The prospect of the world's largest economy contracting is worrying, but this is a negative quarter caused by short-term factors.
The contraction is largely due to a downward revision to private firms' inventories.
Besides, the economy wasn't performing well in any case. The first estimate of GDP was stagnant due to bad weather. The revision to inventories just pushed it into negative territory which the economy was already on the cusp of.
Freezing conditions closed factories and construction sites as well as affected stores.
Investment dropped by 1.6% - spending on buildings, housing, equipment all decreased - but spending on intellectual property rose. The latter isn't affected to the same extent by weather as the others.
There was also a negative impact on the production of exports, which fell by 6%. Imports rose by 0.7% as consumers were still buying.
Consumption increased by 3.1%, including durable goods such as dishwashers which is an indicator of people having more disposable income to spend. The federal government also continued to spend, though state and local governments cut back.
Then, the change in the inventories subtracted a sizeable 1.6 percentage points from GDP.
Measuring what companies stockpile, which includes raw materials and unfinished products, revealed that businesses increased inventories by $49bn (£29bn) in the first quarter, which was less than half of what they added in the prior months.
So, private inventories didn't grow but took away from the growth rate of economic activity.
The inventory effect is arithmetic and hits GDP due to how stockpiling is measured.

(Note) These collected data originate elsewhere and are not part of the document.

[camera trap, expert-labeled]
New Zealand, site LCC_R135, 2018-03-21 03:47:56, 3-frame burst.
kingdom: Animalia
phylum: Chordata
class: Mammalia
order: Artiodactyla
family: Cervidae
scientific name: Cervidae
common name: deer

So, the US also measures GDP based on final sales, or GDP excluding the change in inventories, which increased by 0.6%. It's an attempt to get at the underlying economic activity since inventories are a short-term factor.
And as demand recovers from the bad weather, businesses are expected to raise production since inventories will run down.
It's perhaps why jobs continue to grow despite the contracting economy.
Non-farm payrolls, the awkwardly named but important indicator of jobs, rose by 569,000 in the first three months of the year, and April alone saw 288,000 jobs added. That is the most jobs created in three years since employment started recovering after the recession.
So, some economists are raising their forecasts for GDP growth in the second quarter up from the consensus of an annualised growth rate of 3.5%.
A rebound was what happened after GDP contracted by 1.3% in the first quarter of 2011. The second quarter registered growth of 3.2%.
Short-term factors like bad weather and inventories are perhaps why markets don't seem concerned. They are also buoyed by strong corporate profits, which totalled $1.88 trillion or 11% of GDP in the first quarter.
Still, overall, the recovery isn't impressive. It is unusual to have a negative quarter of GDP outside of a period of recession. Yet, the US has had two such negative quarters in the five years since the crash.
Even though it is unlikely that the US will fall into a second recession - which is technically defined as two consecutive quarters of negative GDP - these negative quarters are a reminder of how hard it is to have a sustained recovery after a systemic banking crisis.